This annual, invaluable and well‐known series of statistics covers public, academic, national, government and National Health Service (NHS) libraries. It can trace its history back to 1985. It gives percentage changes over the previous year, previous five years and previous ten years. There are useful additional sections on population figures, book and periodical prices, the retail price index, dollar exchange rates, number of serial titles published, serials price projections, book production figures, public lending right statistics and inter‐library lending. This year there are no entries for further education, school and “workplace” libraries (other than those for government and NHS). They are excluded, as information about these sectors is generally lacking and hence is not conducive to the estimation of sector totals, averages and trends. Several efforts have been made over the past few years to gain better knowledge of these areas.

It is a loss to these sectors that adequate information is unavailable. Without aggregated data it is difficult for managers to benchmark and generally assess their performance and hence improve matters. It is high time they got their acts together. This is a self‐imposed handicap. Data are presented anonymously; therefore fears of breach of confidentiality are irrelevant.
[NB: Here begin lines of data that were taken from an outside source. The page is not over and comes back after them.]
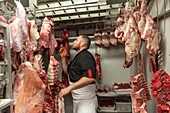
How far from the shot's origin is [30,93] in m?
1.12

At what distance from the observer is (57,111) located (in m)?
1.61

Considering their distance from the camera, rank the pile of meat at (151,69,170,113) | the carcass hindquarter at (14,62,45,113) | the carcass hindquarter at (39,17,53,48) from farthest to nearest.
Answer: the carcass hindquarter at (39,17,53,48) → the carcass hindquarter at (14,62,45,113) → the pile of meat at (151,69,170,113)

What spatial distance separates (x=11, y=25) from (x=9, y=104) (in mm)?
561

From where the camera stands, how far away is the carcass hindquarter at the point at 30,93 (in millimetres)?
1095

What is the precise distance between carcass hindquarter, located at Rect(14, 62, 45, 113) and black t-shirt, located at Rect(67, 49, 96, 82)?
762 mm

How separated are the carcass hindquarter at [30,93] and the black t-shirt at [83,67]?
76cm

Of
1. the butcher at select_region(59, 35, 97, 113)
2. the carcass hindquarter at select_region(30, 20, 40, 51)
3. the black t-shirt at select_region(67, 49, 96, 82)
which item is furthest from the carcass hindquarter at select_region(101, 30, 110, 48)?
the carcass hindquarter at select_region(30, 20, 40, 51)

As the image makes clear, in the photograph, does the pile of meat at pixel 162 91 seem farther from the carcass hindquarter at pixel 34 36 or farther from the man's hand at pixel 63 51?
the man's hand at pixel 63 51

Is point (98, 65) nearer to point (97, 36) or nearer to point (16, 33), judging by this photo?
point (97, 36)

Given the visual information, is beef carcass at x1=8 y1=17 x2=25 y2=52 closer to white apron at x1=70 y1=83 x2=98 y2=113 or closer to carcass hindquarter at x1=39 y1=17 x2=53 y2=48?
carcass hindquarter at x1=39 y1=17 x2=53 y2=48

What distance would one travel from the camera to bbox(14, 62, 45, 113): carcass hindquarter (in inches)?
43.1

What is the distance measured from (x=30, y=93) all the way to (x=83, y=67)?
84 centimetres

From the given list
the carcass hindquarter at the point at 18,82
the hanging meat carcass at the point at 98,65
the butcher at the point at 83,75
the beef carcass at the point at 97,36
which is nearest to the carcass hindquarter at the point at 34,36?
the carcass hindquarter at the point at 18,82

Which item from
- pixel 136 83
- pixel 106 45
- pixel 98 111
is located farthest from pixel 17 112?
pixel 106 45
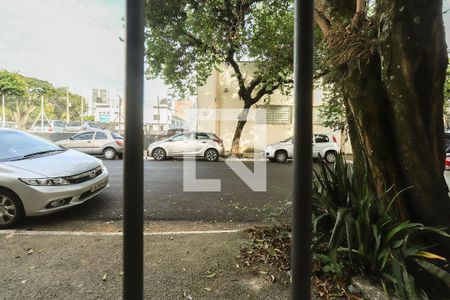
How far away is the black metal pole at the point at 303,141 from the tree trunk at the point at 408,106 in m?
1.73

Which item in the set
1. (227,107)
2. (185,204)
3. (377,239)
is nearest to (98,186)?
(185,204)

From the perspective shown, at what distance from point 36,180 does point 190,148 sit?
9.52 metres

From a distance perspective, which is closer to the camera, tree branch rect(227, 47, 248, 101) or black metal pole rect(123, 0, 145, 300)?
black metal pole rect(123, 0, 145, 300)

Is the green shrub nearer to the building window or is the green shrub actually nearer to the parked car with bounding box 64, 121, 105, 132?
the building window

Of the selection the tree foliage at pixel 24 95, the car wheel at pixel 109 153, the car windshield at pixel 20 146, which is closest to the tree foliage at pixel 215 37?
the car wheel at pixel 109 153

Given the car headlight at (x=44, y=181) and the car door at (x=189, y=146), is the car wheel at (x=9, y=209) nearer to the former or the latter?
the car headlight at (x=44, y=181)

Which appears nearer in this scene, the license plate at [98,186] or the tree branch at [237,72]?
the license plate at [98,186]

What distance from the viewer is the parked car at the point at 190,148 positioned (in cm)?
1350

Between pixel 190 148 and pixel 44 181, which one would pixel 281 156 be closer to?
pixel 190 148

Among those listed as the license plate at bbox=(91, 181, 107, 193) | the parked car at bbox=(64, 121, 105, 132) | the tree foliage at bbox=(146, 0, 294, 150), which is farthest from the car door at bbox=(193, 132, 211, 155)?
the parked car at bbox=(64, 121, 105, 132)

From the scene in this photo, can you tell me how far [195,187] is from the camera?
23.6ft

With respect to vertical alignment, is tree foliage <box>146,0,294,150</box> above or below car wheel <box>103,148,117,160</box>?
above

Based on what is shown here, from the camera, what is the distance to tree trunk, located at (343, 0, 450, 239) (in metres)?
2.33

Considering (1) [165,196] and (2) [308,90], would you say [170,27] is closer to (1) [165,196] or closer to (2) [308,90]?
(1) [165,196]
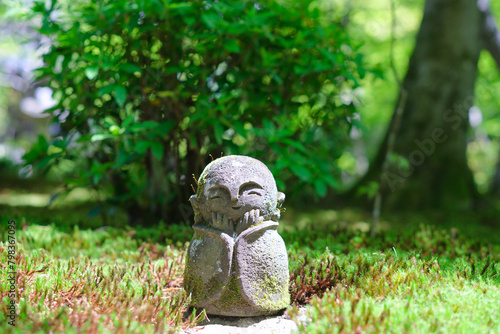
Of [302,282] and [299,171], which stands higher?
[299,171]

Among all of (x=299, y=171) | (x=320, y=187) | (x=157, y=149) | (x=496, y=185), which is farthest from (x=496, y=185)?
(x=157, y=149)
Half of the publication is concerned with public libraries. A general decline in provision and use is noted. Real book spend per head of population is now down to £1.47 annually. There are, however, growth areas in non‐book materials and electronic resources. These have contributed towards the 100 per cent increase in income generated compared with 1989/1990. In the same period additions to stock are down by 22 per cent, staff are down by 16 per cent and issues by 24 per cent. A new feature in this section is information on public library user satisfaction taken from the “CIPFA Plus” surveys, to which 181 authorities subscribed. Similar, standardised, “satisfaction” data are not reported by universities, even though many do carry out qualitative surveys and standardised survey forms have been suggested and promoted by the Society of College, National and University Librarians (SCONUL) in the past.

Academic libraries have fared somewhat better than their public library counterparts. Staff numbers have risen, yet not sufficiently to match the growth in student numbers. Opening hours have increased, while the provision of computer workstations has practically doubled over the last five years. There are now 41 workstations per student in the “new” universities’ libraries, 51 in the “old” universities and 36 in the higher education colleges – an overall reduction of 48 per cent over five years. This is one of the few figures where a negative result signifies an improvement! Public libraries have much further to go in this regard. Only 55 per cent, apparently, provide access to the Internet.

Information on the impact of electronic sources, in all sectors, is still at an embryonic stage. Much more needs to be done in this area including some data from the Universities and Colleges Information Systems Association (UCISA), in order to make sense of overall provision and use in universities and the relative contribution made by libraries compared with computing services and the teaching departments themselves. Similarly, the scope of “academic services” needs to be further analysed, as, when libraries are excluded, it accounts for more expenditure than that on libraries and this difference is growing. A breakdown of this category into computing, media, and whatever else it covers, would have been most informative.

We are indebted, once again, to LISU for making sense of the figures in generally useful explanatory commentaries. For example, a 48 per cent increase in spending on books in the “old” universities is soon reduced to a fall of 27 per cent, when greater student numbers and inflation are taken into account (p. 112). Problems still exist arising from changes in definitions, methods of data collection, response rates and various reorganisations. These are, perhaps, inevitable. The publication presents a mass of useful information against which practitioners (and their masters) can compare their own performance and assess the health of libraries in the UK.